Sid llamo entonces por teléfono. Cuando le contesté, me habló en tono amistoso, como si hubiera olvidado nuestra trifulca o, al menos, no me guardara rencor. Llamé a mi madre para que se pusiera al aparato, y ella le habló también muy amistosamente.
—¡Sid, tengo que verte! Ha ocurrido algo. Es sobre la Pequeña Myra, pero no puedo decírtelo por teléfono. Creo que está intervenido, así que hemos de tener cuidado al hablar. Pero tengo que verte, Sid. Será mejor que vengas aquí —se interrumpió entonces y escuchó a su interlocutor, quien habló durante un rato, al parecer tratando de averiguar qué quería decirle mi madre.
Ella siguió insistiendo en que el teléfono estaba intervenido, y al cabo de un rato dijo, en tono muy amable:
—Gracias, Sid. Sabía que puedo contar contigo. No te lo habría pedido de no estar segura.

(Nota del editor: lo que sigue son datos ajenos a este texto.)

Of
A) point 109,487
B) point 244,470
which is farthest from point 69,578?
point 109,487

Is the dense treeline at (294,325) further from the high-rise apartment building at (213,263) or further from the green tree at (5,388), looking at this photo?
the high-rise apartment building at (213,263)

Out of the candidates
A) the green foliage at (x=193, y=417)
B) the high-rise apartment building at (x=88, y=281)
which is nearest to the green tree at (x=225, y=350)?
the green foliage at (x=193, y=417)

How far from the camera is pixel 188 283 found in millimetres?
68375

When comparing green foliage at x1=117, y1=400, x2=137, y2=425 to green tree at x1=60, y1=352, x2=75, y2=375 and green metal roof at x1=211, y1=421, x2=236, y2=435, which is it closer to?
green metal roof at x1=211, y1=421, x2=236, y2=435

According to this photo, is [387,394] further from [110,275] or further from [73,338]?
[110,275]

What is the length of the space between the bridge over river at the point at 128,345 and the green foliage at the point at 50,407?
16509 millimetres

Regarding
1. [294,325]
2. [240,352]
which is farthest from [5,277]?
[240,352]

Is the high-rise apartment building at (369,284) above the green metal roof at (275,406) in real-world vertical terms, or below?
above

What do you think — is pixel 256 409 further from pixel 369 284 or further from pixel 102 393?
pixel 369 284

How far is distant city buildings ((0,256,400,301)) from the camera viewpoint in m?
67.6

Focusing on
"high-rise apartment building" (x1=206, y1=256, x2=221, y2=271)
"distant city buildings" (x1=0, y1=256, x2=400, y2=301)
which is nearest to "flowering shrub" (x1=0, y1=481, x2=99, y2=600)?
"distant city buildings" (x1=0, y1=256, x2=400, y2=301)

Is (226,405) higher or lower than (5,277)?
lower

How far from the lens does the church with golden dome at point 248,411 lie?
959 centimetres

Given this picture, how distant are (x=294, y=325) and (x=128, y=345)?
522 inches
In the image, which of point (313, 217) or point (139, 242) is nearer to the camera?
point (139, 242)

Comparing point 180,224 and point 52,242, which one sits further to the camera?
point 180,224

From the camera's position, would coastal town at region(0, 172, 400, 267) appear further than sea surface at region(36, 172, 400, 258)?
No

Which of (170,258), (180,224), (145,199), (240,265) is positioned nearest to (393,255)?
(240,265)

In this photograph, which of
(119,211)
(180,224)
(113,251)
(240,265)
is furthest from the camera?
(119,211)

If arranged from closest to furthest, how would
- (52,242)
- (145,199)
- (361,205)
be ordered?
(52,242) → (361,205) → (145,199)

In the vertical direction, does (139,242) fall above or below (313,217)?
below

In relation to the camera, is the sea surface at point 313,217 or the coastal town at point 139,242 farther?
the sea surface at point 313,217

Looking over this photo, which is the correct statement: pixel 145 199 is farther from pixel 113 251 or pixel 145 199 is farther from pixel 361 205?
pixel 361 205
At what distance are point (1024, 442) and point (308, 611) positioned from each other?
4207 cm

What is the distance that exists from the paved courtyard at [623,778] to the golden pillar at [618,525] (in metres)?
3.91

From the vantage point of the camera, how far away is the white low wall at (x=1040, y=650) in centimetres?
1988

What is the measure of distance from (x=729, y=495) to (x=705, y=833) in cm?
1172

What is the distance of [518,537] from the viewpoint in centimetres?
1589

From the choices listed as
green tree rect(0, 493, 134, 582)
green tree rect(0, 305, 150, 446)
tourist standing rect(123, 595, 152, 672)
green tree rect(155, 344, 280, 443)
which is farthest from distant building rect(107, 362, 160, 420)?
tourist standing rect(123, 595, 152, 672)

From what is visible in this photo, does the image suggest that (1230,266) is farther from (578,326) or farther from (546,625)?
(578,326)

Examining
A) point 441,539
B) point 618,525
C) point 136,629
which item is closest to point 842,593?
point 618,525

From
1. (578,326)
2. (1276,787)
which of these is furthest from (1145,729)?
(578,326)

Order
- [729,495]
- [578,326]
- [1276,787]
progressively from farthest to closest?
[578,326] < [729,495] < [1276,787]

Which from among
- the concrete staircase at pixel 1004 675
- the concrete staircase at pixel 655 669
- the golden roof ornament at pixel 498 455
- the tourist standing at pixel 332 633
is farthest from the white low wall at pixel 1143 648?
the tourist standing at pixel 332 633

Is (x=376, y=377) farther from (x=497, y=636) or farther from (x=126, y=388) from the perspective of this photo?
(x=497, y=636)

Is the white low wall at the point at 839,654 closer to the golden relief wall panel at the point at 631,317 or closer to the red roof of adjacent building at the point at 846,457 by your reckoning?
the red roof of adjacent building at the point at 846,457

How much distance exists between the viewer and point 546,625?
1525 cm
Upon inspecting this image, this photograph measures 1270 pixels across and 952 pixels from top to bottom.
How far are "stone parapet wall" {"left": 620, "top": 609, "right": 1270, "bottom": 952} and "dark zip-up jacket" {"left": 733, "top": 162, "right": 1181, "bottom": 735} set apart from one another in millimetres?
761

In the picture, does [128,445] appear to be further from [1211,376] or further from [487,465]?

Colgó inmediatamente, pero no volvió a sentarse junto a mí en el sofá. Empezó a dar vueltas por la habitación, y yo me quedé admirando su silueta y su modo de andar, tan ágil que casi parecía que flotaba. Y uno, sin querer, se daba cuenta de lo esbelta que era. De repente, le dije:
—No le has dicho que ha muerto.
—Ojos que no ven, corazón que no siente.
No parecía ser algo que tuviera que ocultar por hallarse el teléfono intervenido, suponiendo que fuera así. Poco a poco, fui comprendiendo que en tanto no lo supiera, tendría que venir a averiguar cómo iban las cosas. Y empecé a preguntarme si no era Sid el individuo que mi madre iba buscando.